You also have the ability to cherry-pick individual workloads that you would like to run on Spot instances. Once you have made this selection, you will see an estimate of how much you can expect to save using Spot instances against the On-Demand equivalent.
Next, you can configure the following cluster preferences:
The cluster buffer adds headroom to the total capacity of the cluster, and can be configured separately for Spot and On-Demand nodes.
Reverse Fallback Retry
When Spot capacity is unavailable during a Spot interruption event, the Cluster Orchestrator will fall back to an On-Demand node temporarily to protect availability requirements. However, the solution then periodically checks for Spot capacity, so it can do a reverse fallback to Spot once capacity is available again. With the Reverse Fallback Retry option, you can configure the interval that the retry should be performed at.
Node Deletion Delay
By default, nodes with no pods are deleted from the cluster. With the node deletion delay option, you can configure a delay before this delete operation is carried out.
Bin-packing of Single Replica Workloads
Typically, bin-packing excludes single replica workloads to avoid disruptions while moving them from one node to another; however, with this option, you may configure the cluster orchestrator to include bin-packing of single replica workloads for a more aggressive bin-packing strategy.

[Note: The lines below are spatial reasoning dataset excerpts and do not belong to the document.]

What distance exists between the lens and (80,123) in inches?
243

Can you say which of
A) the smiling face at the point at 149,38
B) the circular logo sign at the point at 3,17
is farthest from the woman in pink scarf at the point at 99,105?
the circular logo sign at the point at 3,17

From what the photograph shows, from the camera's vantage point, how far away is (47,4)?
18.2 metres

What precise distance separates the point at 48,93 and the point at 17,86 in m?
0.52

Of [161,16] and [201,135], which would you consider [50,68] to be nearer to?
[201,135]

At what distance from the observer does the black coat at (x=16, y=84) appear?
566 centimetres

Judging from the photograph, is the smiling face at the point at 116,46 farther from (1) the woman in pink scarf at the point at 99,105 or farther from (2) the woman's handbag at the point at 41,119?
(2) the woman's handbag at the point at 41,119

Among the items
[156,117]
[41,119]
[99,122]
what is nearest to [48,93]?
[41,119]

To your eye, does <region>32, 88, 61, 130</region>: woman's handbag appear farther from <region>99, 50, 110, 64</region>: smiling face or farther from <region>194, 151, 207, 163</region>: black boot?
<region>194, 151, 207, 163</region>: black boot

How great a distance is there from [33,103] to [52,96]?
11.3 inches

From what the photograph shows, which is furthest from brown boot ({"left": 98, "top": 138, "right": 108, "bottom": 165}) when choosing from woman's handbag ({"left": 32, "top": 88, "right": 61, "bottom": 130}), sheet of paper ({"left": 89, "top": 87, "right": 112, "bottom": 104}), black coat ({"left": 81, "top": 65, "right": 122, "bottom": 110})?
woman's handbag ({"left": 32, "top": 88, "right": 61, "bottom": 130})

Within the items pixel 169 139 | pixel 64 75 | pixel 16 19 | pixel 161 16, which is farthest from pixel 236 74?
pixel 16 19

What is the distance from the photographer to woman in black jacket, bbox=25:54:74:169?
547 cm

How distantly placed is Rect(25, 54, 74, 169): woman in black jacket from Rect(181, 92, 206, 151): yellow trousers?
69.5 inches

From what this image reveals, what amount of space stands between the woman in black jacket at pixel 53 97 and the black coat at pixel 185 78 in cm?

With this option, you can configure a restriction (minimum and maximum) on the CPU resources for the EKS cluster.
Next, we configure the node preferences.
Node selection – by node instance families
This option lets you configure which instance families you would like the EKS cluster nodes to be from. When deciding which instance family nodes to bring up, the Cluster Orchestrator will only bring up nodes from the instance families selected here.
Node selection – by node constraints
If you are not particular about the exact instance families you would like to include or exclude from your EKS cluster nodes, then you can configure node constraints with this option. This will simply restrict the nodes to these minimum and maximum constraints for CPU/memory, irrespective of node instance family.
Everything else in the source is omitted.